◆ **WHAT YOU SHOULD DO**: All of the data below is to be returned unaltered.

########################################

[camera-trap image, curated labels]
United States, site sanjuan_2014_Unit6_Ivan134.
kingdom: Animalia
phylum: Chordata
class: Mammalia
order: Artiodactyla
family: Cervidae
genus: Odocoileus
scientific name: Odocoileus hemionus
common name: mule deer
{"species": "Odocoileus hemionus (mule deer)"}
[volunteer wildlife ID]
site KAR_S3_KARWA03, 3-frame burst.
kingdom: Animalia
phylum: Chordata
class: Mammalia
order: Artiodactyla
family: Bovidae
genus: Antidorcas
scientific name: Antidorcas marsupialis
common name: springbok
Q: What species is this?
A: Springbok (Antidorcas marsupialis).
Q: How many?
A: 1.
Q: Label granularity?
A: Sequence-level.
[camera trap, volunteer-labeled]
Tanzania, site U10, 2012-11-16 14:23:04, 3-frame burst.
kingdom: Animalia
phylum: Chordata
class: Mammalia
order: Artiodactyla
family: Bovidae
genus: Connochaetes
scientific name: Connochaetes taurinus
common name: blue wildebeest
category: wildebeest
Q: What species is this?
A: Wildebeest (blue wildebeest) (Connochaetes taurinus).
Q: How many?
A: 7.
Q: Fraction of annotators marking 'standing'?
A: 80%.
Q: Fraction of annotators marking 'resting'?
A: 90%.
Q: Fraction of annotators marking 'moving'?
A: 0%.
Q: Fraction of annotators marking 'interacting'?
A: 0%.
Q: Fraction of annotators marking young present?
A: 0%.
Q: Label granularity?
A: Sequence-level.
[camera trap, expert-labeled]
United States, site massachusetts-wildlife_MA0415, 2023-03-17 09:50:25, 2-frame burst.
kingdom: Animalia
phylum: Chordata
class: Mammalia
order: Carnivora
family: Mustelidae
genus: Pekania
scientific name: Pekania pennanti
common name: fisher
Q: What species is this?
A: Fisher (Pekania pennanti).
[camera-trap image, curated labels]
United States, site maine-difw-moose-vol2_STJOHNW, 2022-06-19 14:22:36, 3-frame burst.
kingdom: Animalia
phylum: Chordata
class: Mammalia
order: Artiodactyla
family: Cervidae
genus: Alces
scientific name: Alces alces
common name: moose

########################################

◆ **ANSWER AREA**:
[camera-trap image, curated labels]
United States, site sanjuan_2014_Unit6_Ivan134.
kingdom: Animalia
phylum: Chordata
class: Mammalia
order: Artiodactyla
family: Cervidae
genus: Odocoileus
scientific name: Odocoileus hemionus
common name: mule deer
{"species": "Odocoileus hemionus (mule deer)"}
[volunteer wildlife ID]
site KAR_S3_KARWA03, 3-frame burst.
kingdom: Animalia
phylum: Chordata
class: Mammalia
order: Artiodactyla
family: Bovidae
genus: Antidorcas
scientific name: Antidorcas marsupialis
common name: springbok
Q: What species is this?
A: Springbok (Antidorcas marsupialis).
Q: How many?
A: 1.
Q: Label granularity?
A: Sequence-level.
[camera trap, volunteer-labeled]
Tanzania, site U10, 2012-11-16 14:23:04, 3-frame burst.
kingdom: Animalia
phylum: Chordata
class: Mammalia
order: Artiodactyla
family: Bovidae
genus: Connochaetes
scientific name: Connochaetes taurinus
common name: blue wildebeest
category: wildebeest
Q: What species is this?
A: Wildebeest (blue wildebeest) (Connochaetes taurinus).
Q: How many?
A: 7.
Q: Fraction of annotators marking 'standing'?
A: 80%.
Q: Fraction of annotators marking 'resting'?
A: 90%.
Q: Fraction of annotators marking 'moving'?
A: 0%.
Q: Fraction of annotators marking 'interacting'?
A: 0%.
Q: Fraction of annotators marking young present?
A: 0%.
Q: Label granularity?
A: Sequence-level.
[camera trap, expert-labeled]
United States, site massachusetts-wildlife_MA0415, 2023-03-17 09:50:25, 2-frame burst.
kingdom: Animalia
phylum: Chordata
class: Mammalia
order: Carnivora
family: Mustelidae
genus: Pekania
scientific name: Pekania pennanti
common name: fisher
Q: What species is this?
A: Fisher (Pekania pennanti).
[camera-trap image, curated labels]
United States, site maine-difw-moose-vol2_STJOHNW, 2022-06-19 14:22:36, 3-frame burst.
kingdom: Animalia
phylum: Chordata
class: Mammalia
order: Artiodactyla
family: Cervidae
genus: Alces
scientific name: Alces alces
common name: moose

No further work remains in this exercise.